» **Pictures with short captions**:
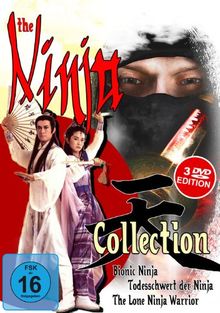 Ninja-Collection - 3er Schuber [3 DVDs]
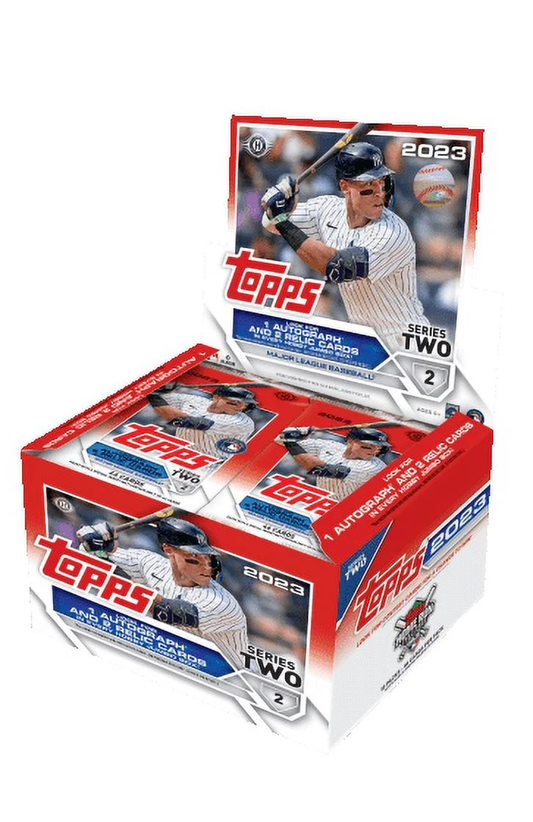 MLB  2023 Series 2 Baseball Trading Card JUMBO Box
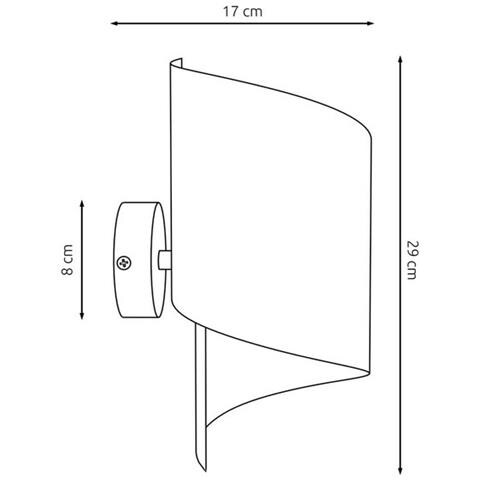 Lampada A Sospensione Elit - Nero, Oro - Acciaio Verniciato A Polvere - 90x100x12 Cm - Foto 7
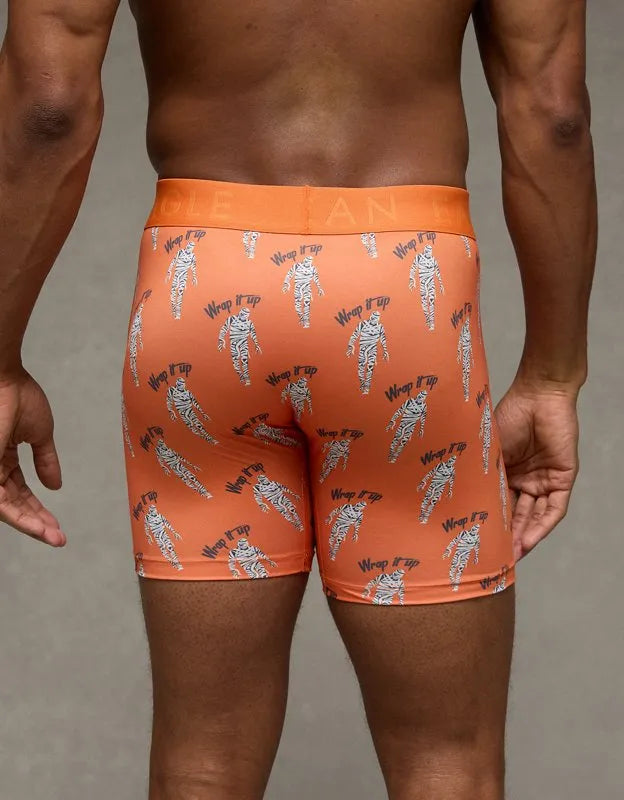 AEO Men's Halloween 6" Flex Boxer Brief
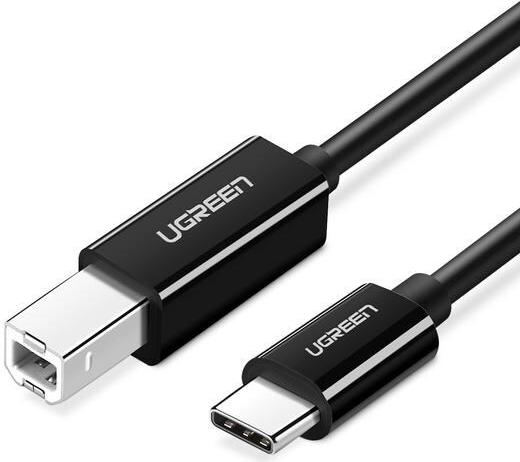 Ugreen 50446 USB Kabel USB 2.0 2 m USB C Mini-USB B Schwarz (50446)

» **Exercise details**: Only the lines from the one containing "Lampada A Sospensione" through the last line of the data belong in the copy, both included and reproduced exactly. Pictures do not.

» **Exercise response**:
 Lampada A Sospensione Elit - Nero, Oro - Acciaio Verniciato A Polvere - 90x100x12 Cm - Foto 7
 AEO Men's Halloween 6" Flex Boxer Brief
 Ugreen 50446 USB Kabel USB 2.0 2 m USB C Mini-USB B Schwarz (50446)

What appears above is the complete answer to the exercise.